Exercise brief: Pick up the forum post comparing the towing energy of electric, diesel, and gas vehicles and carry it on from its last sentence.

This video touches better on what I was trying to figure out. Does towing effect a modern diesel vs a modern gas, vs a modern electric differently? This video seems to show exactly that, so the question is why? The only thing I'd like to see different in this is a more aerodynamic diesel. The towing penalty difference may only be due to the bigger change in aerodynamics from the X alone to the X towing.

Using the tool here on ecomodder I realized, duh, that towing the same load, on the same road, at the same speed, requires the same amount of energy assuming the tow rig weight is similar and the trailer is sized large enough to be the controlling factor in aerodynamics.

So in the video I posted say the total weight for the model X and camper is 9000 pounds, and that trailer is 49 sq ft with a .45 Cd. That means towing it at 65 mph uses about 40 kW. The only difference with say my Touareg towing that trailer would be slightly less weight (450 pounds) so it would use 39.7 Kw at 65 mph. According to the calculator and assuming say 30% engine efficiency for a 2012 3.0 VW TDI (It might actually be better than that) gives me 17.7 mpg towing. Taking off the trailer the program spits out 18.7 kW and 37 mpg at 65 not towing which is actually about what I see on the gauge on a flat steady 65 mph run. My Touareg has better aero than a Land Cruiser but not as good as a Model X. The Model X alone at 65 shows it needs just under 15 Kw to go 65.

So the Tesla goes form 15 kW to 40 kW
now figure it's overall 85% efficient at changing battery energy to the pavement.

Dataset entries:
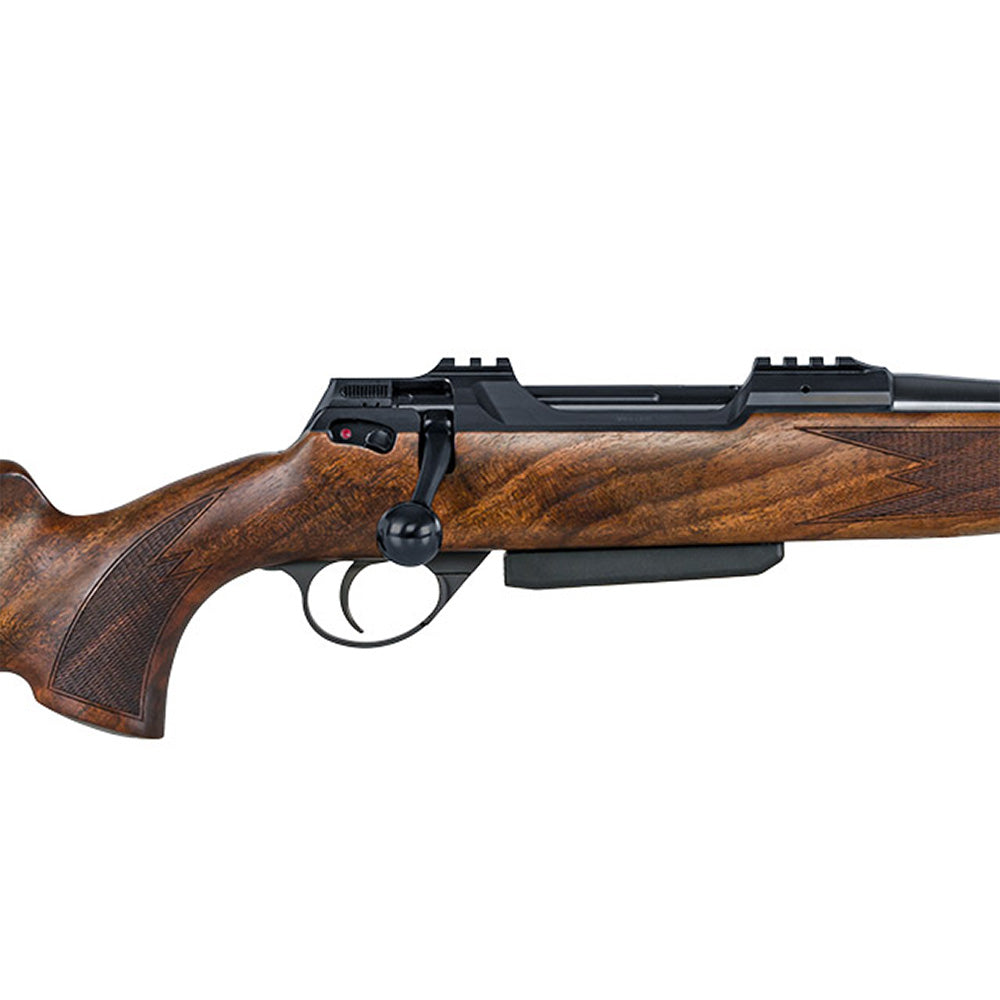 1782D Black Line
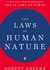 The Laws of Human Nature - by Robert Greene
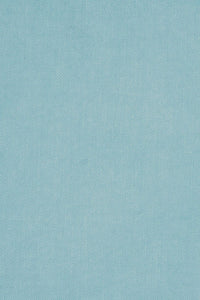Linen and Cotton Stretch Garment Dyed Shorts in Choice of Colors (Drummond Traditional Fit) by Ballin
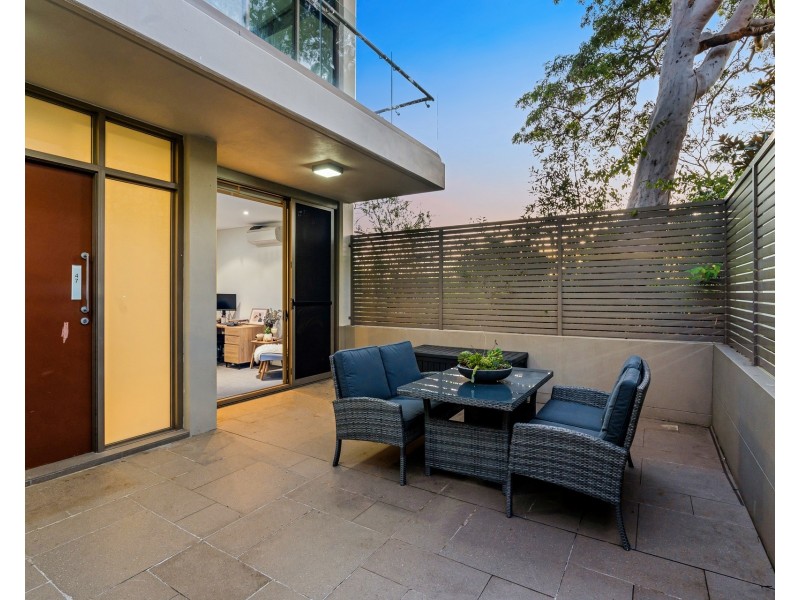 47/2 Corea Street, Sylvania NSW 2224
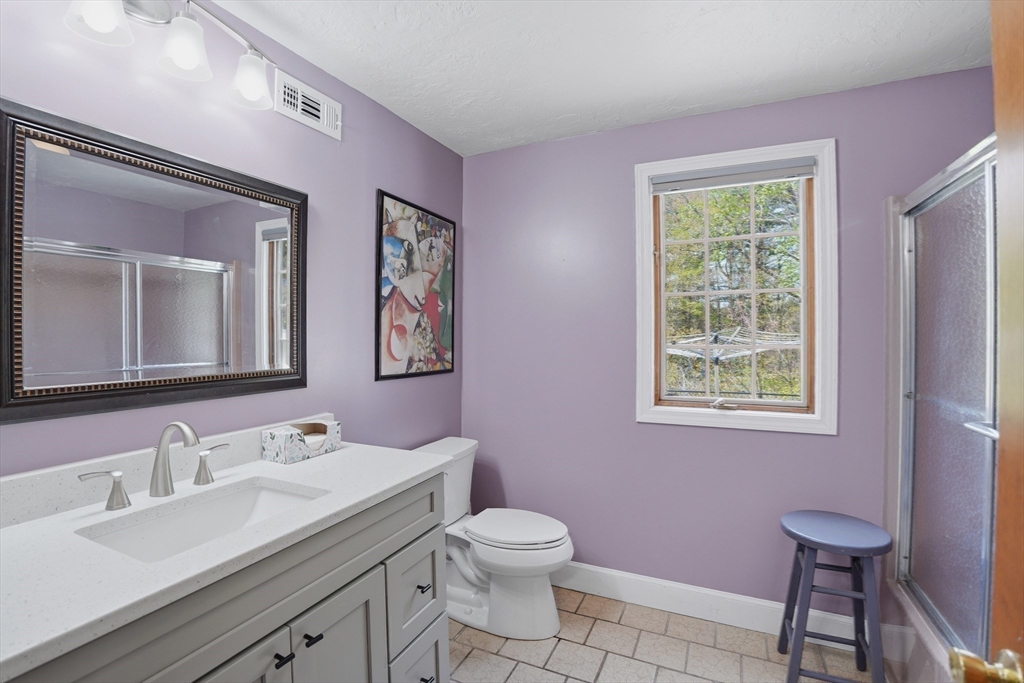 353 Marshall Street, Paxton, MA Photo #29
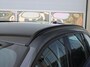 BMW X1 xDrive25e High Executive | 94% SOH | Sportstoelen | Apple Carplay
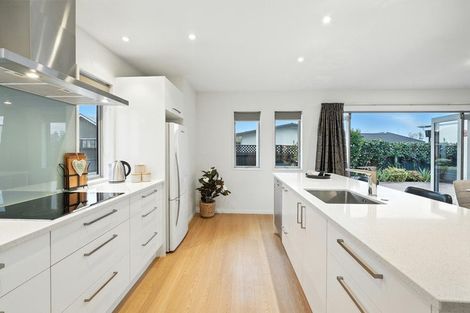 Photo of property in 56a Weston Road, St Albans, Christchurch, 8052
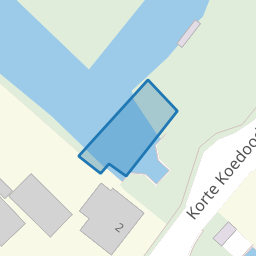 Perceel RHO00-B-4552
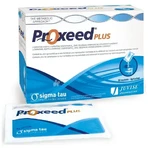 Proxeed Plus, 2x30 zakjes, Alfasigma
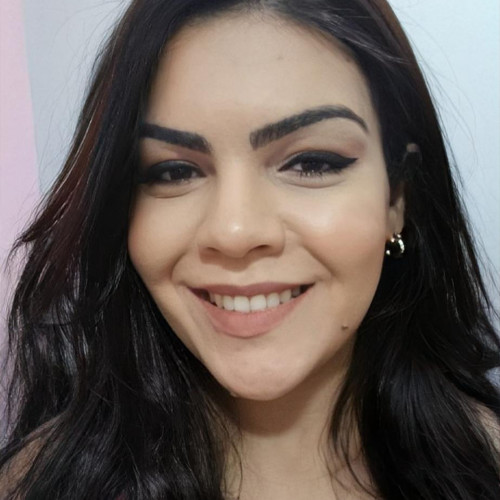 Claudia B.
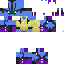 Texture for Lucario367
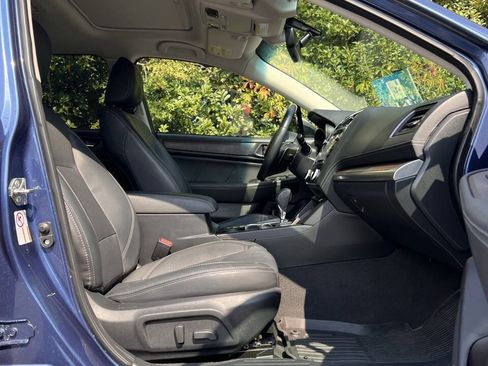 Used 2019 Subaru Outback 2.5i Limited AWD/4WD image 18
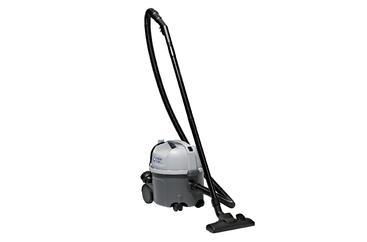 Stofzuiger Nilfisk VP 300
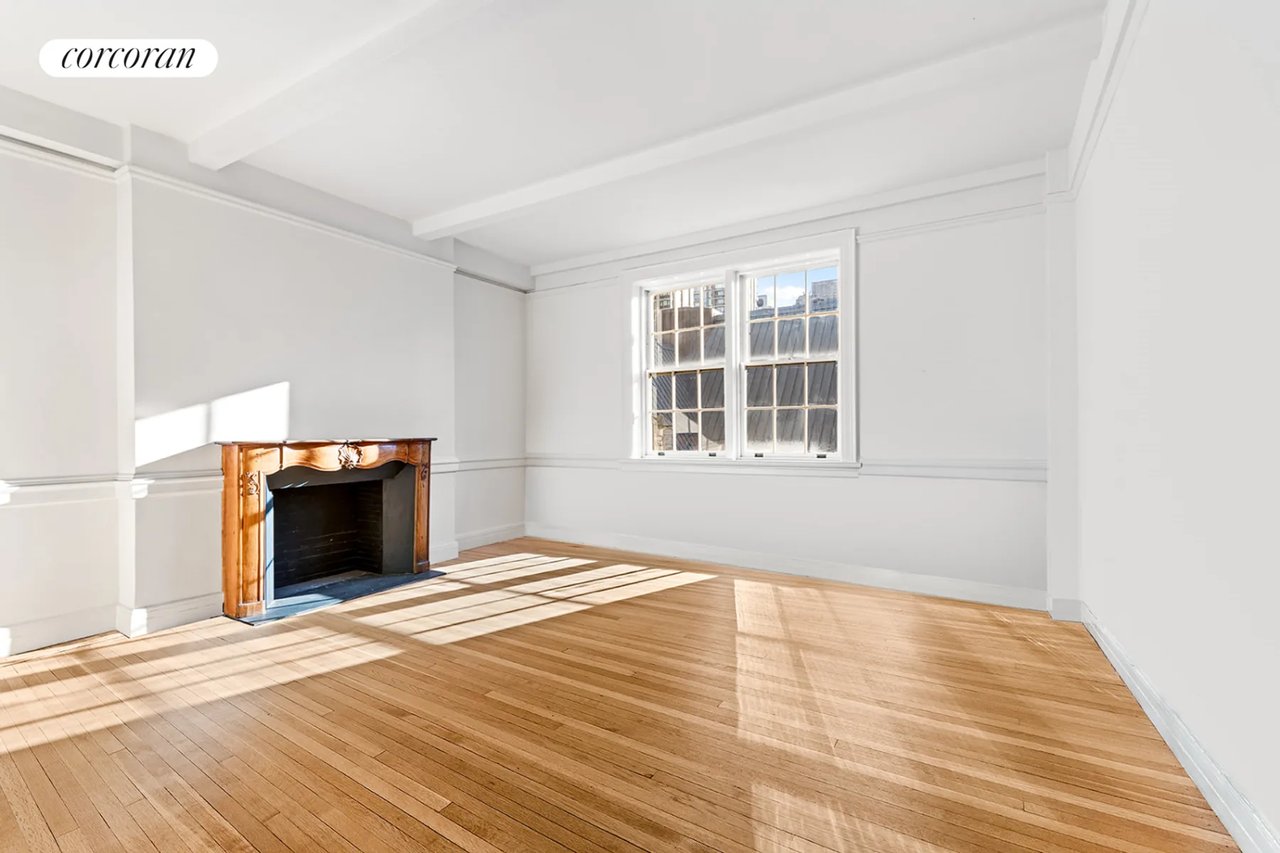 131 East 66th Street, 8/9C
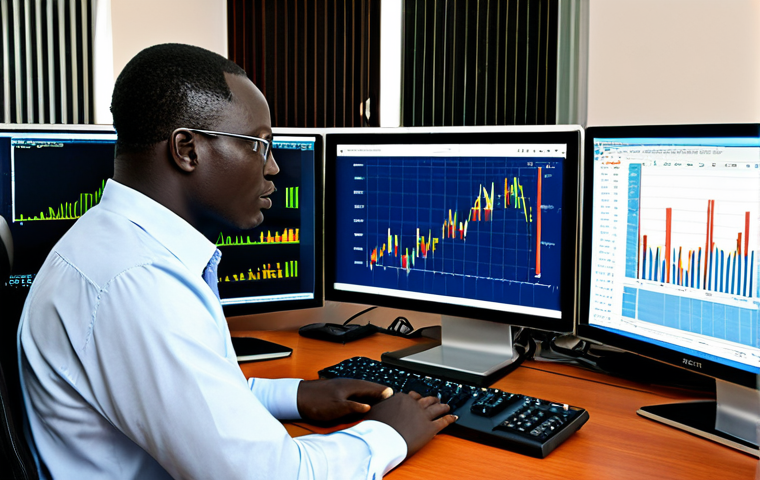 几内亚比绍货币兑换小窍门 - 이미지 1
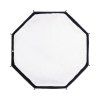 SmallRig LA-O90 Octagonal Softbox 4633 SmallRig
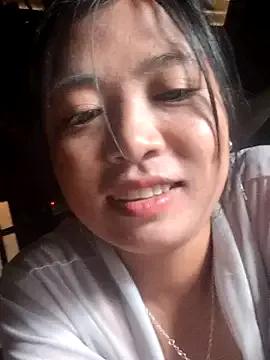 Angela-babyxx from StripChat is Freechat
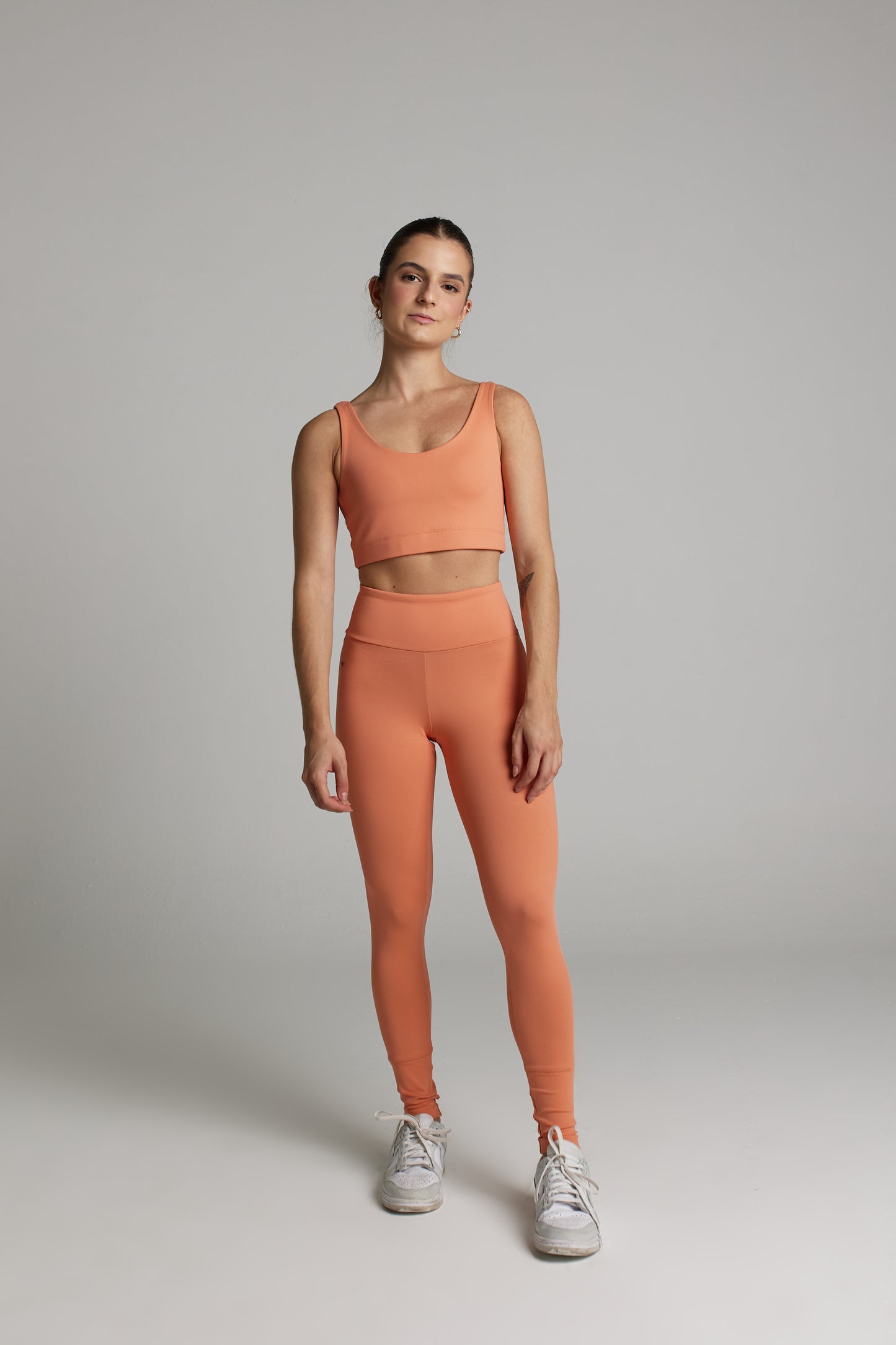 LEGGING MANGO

Your response:
That means it uses 17.6 kW to go 65 miles empty and 47.1 Kw to go 65 miles towing.
that 167% more used or 37% as much range available depending on how you want to look at it. Notice in the video I posted they used 48.1 kWh/100km towing which is pretty close to the calculator although I don't know what speed they were at. Their unloaded is what was much worse at 24.9 kWh/100km, I'm not sure how to account for that. Maybe the terrain, maybe A/C, maybe a model X isn't really .24 Cd as claimed real world?

My Touareg goes from 39.7 to 18.7 kW
That's only 113% more but that's all due to I need more kW unloaded because of the bad air. Plugging in an identical gas Touareg with less thermal efficiency and lower energy density fuel still makes the exact same 113% more energy needed to go from unloaded to towing because the required energy doesn't care where the energy comes from it's just the energy required.

That was one of my misconceptions. An EV doesn't take a bigger hit when towing, nor does a gas vs diesel. Or a steam vs hydrogen for that matter. In the real world there might be more difference between an 85% efficient EV still having the exact same 85% efficiency where the gas or diesel may move into a better BFSC with load, that may take a whole other post LOL! What is the case is an aerodynamic car does take a bigger hit when towing an un-aerodynamic trailer. Also a small frontal aera car will take a bigger hit when towing a big frontal aera trailer. Basically where you would see the least towing penalty in the recreational category would be a Hummer H2. It's all to do with the Hummer being bad not towing than it is that the Hummer would be any better while towing. No matter what it is doing the towing, while towing it takes that 40 kW to do it. An electric Hummer would just use 26.2 kW not towing, only a 53% increase.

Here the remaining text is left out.